I’m loving “aggressive leg-hair-growing campaign”. I have visions of hair restorer or the hair equivalent of fertilizer, for that new, stronger crop! 😛

I don’t know if Mr K even takes much notice of my leg hair. He’s certainly happy enough about all the other bits that are hairy staying that way. I’m glad he’s not a hairy-chested or hairy-backed guy (TMI time: he’s got less body hair than I used to imagine before we got together), but I wouldn’t be asking him to depilate if he were.

Michelle C Young
10 years ago

@kittehserf – Oh! I know what I want to make for my next sewing project. A stuffed Blockquote Mammoth toy!

Anyone here know how to make a pattern?

kittehserf
10 years ago

Michelle – thanks! But it’s okay, I’ve only rarely bothered shaving my legs, and that tends to be “gets done once and then forgotten about” in summer. 😛 My leg hair is quite dark and thick – genuine Clydesdale ankles and Hobbit toes, me – and when it’s there, it’s there, if that makes sense.

Short skirts or shorts aren’t a thing for me anyway, for several annoying reasons. I burn easily, so it’s better to be covered – being slathered in sunscreen feels gross. I get bad thigh chafing, so I need to wear leggings or bike shorts or smooth jeans to avoid that. I can’t go barefoot or in sandals, because I have orthotic insoles, so have to wear half-stockings at least, and supportive shoes. All in all a flowy covered look works best, plus I love long dresses and stuff anyway. It’s no coincidence that I have only one pair of capri-ish pants.

Michelle C Young
10 years ago

@dustydeste – Yeah, what’s good for the goose is good for the gander. I’m glad he gets it.
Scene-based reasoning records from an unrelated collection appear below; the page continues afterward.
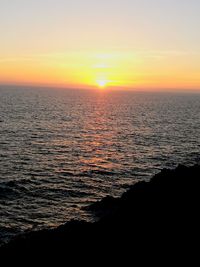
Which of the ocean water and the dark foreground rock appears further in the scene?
the ocean water

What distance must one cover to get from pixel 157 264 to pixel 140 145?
2341 inches

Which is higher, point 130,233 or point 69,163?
point 130,233

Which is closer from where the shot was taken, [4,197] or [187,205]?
[187,205]

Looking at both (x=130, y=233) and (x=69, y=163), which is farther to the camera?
(x=69, y=163)

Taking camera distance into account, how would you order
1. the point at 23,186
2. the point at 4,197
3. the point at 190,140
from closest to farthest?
the point at 4,197, the point at 23,186, the point at 190,140

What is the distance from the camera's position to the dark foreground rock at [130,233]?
1036 inches

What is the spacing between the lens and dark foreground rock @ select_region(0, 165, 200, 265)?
2631cm

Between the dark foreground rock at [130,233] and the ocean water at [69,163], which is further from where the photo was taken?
the ocean water at [69,163]

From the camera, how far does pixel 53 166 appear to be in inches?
2406

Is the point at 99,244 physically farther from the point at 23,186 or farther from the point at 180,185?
the point at 23,186

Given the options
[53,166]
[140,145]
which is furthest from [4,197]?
[140,145]

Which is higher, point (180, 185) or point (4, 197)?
point (180, 185)

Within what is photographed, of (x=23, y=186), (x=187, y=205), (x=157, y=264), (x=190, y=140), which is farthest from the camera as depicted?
(x=190, y=140)

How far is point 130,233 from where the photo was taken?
28.8m
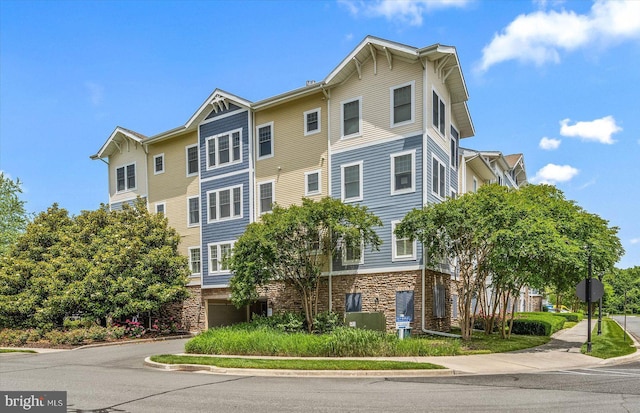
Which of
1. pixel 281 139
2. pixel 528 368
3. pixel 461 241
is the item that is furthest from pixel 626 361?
pixel 281 139

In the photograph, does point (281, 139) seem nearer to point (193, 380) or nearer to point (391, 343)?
point (391, 343)

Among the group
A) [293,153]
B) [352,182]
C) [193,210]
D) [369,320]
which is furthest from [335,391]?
[193,210]

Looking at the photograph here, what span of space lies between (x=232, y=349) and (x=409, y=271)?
9.61 meters

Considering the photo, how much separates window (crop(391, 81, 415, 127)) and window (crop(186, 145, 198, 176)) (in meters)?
14.6

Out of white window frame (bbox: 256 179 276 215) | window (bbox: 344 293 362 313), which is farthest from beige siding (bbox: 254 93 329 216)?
window (bbox: 344 293 362 313)

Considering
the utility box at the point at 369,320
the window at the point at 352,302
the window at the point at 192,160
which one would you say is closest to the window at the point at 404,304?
the utility box at the point at 369,320

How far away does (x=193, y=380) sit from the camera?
1321 cm

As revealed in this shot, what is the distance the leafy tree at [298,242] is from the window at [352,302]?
5.16 feet

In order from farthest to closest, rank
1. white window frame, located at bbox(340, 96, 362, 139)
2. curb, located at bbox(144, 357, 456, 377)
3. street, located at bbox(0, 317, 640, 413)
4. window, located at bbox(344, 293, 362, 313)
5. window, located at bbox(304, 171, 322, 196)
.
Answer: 1. window, located at bbox(304, 171, 322, 196)
2. white window frame, located at bbox(340, 96, 362, 139)
3. window, located at bbox(344, 293, 362, 313)
4. curb, located at bbox(144, 357, 456, 377)
5. street, located at bbox(0, 317, 640, 413)

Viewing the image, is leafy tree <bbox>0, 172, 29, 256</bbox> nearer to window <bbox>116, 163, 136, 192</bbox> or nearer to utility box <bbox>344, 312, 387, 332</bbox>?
window <bbox>116, 163, 136, 192</bbox>

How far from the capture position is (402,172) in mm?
24766

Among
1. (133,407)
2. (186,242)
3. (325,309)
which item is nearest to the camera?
(133,407)

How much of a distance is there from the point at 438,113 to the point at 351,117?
445 centimetres

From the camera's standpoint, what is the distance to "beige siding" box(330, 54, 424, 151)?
24578 mm
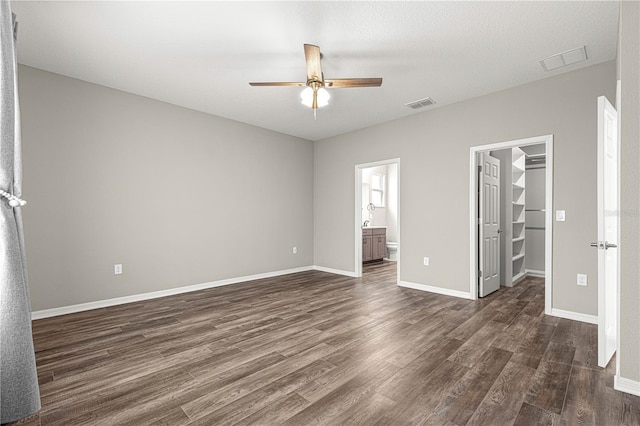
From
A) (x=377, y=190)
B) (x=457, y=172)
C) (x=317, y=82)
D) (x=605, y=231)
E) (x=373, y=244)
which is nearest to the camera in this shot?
(x=605, y=231)

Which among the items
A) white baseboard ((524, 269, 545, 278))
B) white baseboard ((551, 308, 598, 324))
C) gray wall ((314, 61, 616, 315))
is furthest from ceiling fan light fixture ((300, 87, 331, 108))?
white baseboard ((524, 269, 545, 278))

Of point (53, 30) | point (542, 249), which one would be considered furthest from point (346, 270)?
point (53, 30)

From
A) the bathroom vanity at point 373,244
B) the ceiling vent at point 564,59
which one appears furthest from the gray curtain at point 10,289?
the bathroom vanity at point 373,244

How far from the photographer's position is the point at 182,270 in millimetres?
4445

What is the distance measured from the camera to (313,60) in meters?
2.62

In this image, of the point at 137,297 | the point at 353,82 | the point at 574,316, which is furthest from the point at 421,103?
the point at 137,297

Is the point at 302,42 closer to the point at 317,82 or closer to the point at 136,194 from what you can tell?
the point at 317,82

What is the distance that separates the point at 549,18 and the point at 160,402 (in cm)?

Your family – Wow. I’m so sorry. Hopefully that’s the worst you have to put up with.

kittehserf
10 years ago

Eeeeeee what a gorgeous idea! It could be the WHTM mascot!

I’m looking for patterns now but they all seem to be for knitted toys. Keep searching …

Michelle C Young
10 years ago

@Kim

Except in the majority of cases quick fixes don’t even work. They might seem to be working – like miracle diets where you all but starve yourself – but it’s unsustainable in the long term and will just make things worse.

Yeah, basically if they even make it as far as marriage, they’ve done an amazing job of it.

Michelle C Young
10 years ago

Knitting’s cool. Did you really find a pattern?

Michelle C Young
10 years ago

LOL, KIttehserf! I’m picturing leg-hair fertilizer, right now.

Oh, can you go to your doctor and ask if Rogaine is right for you?